If the patient was hemo-dynamically stable I would have probably followed the ID docs order but I would have asked him/her at what number do we start treating this fever? Also and I am not saying this is the case in this situation it has been my experience that specialists sometimes only treat their specialty and not the whole picture. I may have ran this by the intensivist to see if they agree with this approach.

Sounds like you had a super sick patient on your hands!

Specializes in Cardiac, Transplant, Vascular, NICU.

The patient was cultured and nothing new grew. Nice thing is I had the patient again today and of course talked to the same ID doc.

When I asked about parameters, he said: I'm not going to treat a symptom with a drug that is not used for treating fevers.

My preceptor introduced me to the delightful Rubbing Alcohol bath?? This was the first time I'd heard of this and surprisingly it brought my patients fever from 103 to 99. So much for old wives tales! Has anyone heard about this??
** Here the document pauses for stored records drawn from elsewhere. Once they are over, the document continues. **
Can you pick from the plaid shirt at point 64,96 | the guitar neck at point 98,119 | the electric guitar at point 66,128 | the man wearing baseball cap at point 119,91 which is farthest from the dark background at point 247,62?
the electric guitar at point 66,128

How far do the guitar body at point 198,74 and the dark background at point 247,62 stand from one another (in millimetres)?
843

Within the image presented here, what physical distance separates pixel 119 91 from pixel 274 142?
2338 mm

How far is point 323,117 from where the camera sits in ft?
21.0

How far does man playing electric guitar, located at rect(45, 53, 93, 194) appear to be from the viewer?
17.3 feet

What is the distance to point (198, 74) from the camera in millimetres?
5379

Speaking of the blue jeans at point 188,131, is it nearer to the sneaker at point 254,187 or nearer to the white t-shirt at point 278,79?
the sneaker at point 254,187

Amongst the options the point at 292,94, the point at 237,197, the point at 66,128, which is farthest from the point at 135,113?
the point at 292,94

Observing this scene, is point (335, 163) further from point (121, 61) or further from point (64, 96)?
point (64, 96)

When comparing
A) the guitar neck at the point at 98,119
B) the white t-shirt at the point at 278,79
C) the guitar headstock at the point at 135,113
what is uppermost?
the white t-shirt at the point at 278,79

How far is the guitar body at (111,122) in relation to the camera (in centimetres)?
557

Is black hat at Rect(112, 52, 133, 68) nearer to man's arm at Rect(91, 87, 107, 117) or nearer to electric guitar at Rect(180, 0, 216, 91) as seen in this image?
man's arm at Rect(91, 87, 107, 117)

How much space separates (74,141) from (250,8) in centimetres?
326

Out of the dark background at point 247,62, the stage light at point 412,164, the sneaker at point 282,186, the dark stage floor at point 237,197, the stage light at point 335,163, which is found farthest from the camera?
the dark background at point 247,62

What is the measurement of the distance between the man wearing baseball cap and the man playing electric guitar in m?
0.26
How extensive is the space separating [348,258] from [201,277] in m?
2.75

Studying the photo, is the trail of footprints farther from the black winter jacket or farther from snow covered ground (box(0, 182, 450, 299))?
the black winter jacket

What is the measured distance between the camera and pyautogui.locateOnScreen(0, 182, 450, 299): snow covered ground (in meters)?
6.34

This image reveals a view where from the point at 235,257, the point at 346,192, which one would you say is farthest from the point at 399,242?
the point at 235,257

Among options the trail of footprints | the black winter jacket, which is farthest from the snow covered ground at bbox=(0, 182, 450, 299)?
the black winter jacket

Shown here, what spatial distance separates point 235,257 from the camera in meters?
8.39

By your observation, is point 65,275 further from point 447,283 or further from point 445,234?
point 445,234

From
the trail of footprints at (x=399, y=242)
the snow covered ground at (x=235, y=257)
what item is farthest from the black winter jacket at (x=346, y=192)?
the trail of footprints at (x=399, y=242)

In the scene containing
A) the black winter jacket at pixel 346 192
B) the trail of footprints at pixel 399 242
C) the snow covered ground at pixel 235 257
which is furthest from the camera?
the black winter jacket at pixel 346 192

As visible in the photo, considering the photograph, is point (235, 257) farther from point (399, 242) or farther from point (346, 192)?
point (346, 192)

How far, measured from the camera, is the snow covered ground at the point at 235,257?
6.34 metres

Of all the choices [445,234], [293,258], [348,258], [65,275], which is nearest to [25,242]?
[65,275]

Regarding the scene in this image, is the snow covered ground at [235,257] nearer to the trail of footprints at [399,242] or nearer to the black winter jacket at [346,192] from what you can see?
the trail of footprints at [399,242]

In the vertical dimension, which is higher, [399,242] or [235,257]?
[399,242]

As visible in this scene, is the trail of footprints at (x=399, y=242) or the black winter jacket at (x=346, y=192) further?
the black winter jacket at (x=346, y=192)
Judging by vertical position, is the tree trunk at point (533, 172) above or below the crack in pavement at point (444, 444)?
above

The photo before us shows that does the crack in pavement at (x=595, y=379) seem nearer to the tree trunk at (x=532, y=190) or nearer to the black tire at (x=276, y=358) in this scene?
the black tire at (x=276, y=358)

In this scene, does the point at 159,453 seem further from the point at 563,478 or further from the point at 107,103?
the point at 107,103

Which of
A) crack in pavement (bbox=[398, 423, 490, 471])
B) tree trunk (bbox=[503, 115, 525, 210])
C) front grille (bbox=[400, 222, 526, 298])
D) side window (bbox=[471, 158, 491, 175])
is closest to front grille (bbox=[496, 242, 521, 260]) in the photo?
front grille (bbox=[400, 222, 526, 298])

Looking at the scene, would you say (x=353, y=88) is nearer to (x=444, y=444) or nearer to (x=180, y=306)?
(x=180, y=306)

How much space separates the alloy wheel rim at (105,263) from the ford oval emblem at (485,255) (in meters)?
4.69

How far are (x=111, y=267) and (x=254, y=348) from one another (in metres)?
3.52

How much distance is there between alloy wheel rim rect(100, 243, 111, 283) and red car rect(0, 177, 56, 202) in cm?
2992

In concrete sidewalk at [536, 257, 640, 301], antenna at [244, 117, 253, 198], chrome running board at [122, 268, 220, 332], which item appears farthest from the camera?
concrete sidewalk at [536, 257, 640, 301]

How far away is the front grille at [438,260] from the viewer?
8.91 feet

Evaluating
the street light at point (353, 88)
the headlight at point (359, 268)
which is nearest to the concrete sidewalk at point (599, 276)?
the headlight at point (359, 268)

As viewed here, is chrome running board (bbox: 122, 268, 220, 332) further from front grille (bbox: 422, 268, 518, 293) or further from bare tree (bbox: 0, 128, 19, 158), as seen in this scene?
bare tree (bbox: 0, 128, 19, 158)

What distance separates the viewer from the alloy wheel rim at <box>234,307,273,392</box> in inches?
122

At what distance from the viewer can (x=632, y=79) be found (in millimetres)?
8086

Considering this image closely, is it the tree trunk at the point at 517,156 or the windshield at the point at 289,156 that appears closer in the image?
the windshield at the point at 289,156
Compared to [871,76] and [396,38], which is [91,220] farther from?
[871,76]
Specializes in retired LTC.

An oldie but goodie remedy comes through again!!!

Just be careful about you and your pt inhaling the fumes. Nasty!

interesting. I work peds and was always taught that fever increases metabolic & myocardial demand and to reduce them as much as possible. Start with tylenol, cool washcloths, ice packs and resort to a cooling blanket if necessary

Specializes in retired LTC.

Ibuprofen is also an antipyretic - don't know about its use in peds though. But I've been liking it better than tylenol for a while.

The idea of letting a fever run its course as a therapeutic approach makes sense. As it was once explained to me, an elevated temp will kill' the 'bad' germs. Germs need a favorable environment in which to survive. Their temperature range window cannot allow much room for variation. Raise the temp and it's like 'cooking' the germs and thus destroying them.

Kinda like cooking chicken to kill off salmonella!!!

At least that was the way it was explained to me a looooong time ago. I know in LTC, many of our standing orders for tylenol require a temp above 101. It's the MD's call when the temp gets really high.

I'm a little surprised that ID doc said it like that. I'd understand letting a patient have a slight fever, but your patient's hemodynamics are priority. Fever & sepsis causes increased metabolic demand, and eventually cause other hemodynamic changes i.e. hyperdynamic state... low BP/SVR vasodilation, crazy high CO, high SVO2 r/t decrease oxygen extraction by tissues, shifts in your oxyhemoglobin diss. curve etc. Also, in a CCU, increased metabolic demand causing tachycardia is prob not the best thing for that person's cardiac function.... not sure about the specifics w/your patient. In the end it depends on whether that fever is high enough to start causing the patient to become unstable. If the pt is unstable, and the doc was still adamant about not tx the fever, I'd advocate, and if no result would then seek higher powers.

Specializes in CCU.

This is why I love coming here for info... All of these different perspectives are a great resource! I've never even heard of a rubbing alcohol bath! In my unit, we have pretty strict parameters for everything so we're rarely left trying to figure this sort of thing out. Anything over 101 gets Tylenol where I'm at. This seems like a good place to start a policy/procedure discussion with your unit manager if there's nothing on the books already so if a similar case appears in the future, there won't be any question about it maybe.